Information shown:
····················

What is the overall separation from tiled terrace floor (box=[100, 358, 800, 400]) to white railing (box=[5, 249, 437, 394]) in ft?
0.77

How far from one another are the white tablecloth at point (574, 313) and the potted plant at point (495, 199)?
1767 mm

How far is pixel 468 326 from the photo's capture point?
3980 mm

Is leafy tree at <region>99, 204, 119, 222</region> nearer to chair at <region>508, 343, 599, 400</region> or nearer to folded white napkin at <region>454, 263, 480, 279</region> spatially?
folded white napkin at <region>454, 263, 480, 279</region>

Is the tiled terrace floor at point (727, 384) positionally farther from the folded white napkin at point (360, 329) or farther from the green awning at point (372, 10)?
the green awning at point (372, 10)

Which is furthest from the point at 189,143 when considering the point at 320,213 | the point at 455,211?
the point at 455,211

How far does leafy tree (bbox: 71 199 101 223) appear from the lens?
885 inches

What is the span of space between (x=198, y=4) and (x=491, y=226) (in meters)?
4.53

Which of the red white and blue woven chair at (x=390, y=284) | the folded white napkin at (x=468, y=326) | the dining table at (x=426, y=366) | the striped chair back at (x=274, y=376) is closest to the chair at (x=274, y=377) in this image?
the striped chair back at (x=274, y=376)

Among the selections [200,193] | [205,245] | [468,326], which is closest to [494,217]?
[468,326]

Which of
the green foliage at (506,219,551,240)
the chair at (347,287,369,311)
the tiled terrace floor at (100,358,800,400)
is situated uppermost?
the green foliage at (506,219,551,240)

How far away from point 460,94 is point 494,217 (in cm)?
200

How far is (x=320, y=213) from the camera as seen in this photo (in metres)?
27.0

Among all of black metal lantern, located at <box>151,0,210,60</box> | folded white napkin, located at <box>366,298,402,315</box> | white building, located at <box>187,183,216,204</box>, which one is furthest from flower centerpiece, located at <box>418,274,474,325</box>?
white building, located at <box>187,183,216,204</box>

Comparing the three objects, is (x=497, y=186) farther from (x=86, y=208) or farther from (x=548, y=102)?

····················

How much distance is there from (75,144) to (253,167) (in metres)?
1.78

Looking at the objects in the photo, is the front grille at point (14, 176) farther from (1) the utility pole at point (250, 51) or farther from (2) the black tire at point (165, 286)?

····················

Objective: Please quote the records from the line that contains "How much distance" up to and including the line that contains "Looking at the".

Correct answer:
How much distance is there from (75,144) to (253,167) (in metres)?
1.78

Looking at the objects in the photo, is the front grille at point (14, 176) farther from (1) the utility pole at point (250, 51) or farther from (2) the black tire at point (165, 286)?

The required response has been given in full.